April 18, 2011 - 0:0

India Saturday warned that the global recovery from the worst financial crisis in decades may be jeopardized by a sustained rise in oil prices and speculative movements in commodity derivative markets.

“The global recovery may be jeopardized by a sustained rise in oil prices,” Reserve Bank of India Governor Duvvuri Subbarao said participating in the International Monetary Fund (IMF) and World Bank spring meetings here.
“Speculative movements in commodity derivative markets are also causing volatility in prices,” he said.
Special Drawing Rights or SDRs cannot be a reserve currency in the international payment system as it does not meet the necessary conditions to play this role, Subbarao said.

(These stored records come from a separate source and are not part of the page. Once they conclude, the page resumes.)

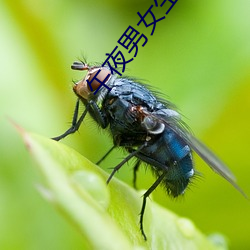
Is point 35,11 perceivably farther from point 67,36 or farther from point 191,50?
point 191,50

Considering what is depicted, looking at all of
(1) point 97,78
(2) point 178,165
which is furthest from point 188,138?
(1) point 97,78

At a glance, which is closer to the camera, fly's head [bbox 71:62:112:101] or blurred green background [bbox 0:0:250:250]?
fly's head [bbox 71:62:112:101]

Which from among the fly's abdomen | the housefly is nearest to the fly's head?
the housefly

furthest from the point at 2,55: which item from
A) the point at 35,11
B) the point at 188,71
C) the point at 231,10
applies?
the point at 231,10

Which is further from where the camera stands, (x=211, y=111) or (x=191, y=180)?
(x=211, y=111)

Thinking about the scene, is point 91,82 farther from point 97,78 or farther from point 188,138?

“The SDR has to be accepted as a liability at the IMF , has to be automatically acceptable as a medium of payment in cross-border transactions, be freely tradable and its price has to be determined by forces of demand and supply,” he said.
“As the SDR does not satisfy these conditions, it cannot be a reserve currency in the international payment system.”
“Going by the recent initiatives, if at all there is a move to alter the composition of the SDR basket, we could consider including currencies of those dynamically emerging market economies that satisfy the existing inclusion criteria,” Subbarao said.
In particular, these currencies should be fully convertible on capital account with a market determined exchange rate, he said.
Earlier, speaking on the Global Economy and Framework at the G-20 Ministerial Meeting, he said the success of the G-20 collective effort towards this end is critical for a durable global economic recovery and for better global economic and financial governance.
“An effective outcome is needed to provide a signal that the G-20 is not only serious in ensuring strong, sustainable and balanced growth for the world economy going forward, but that it is, and it intends to remain, an effective and relevant institution for addressing current structural problems in a fast evolving global economy,” Subbarao said.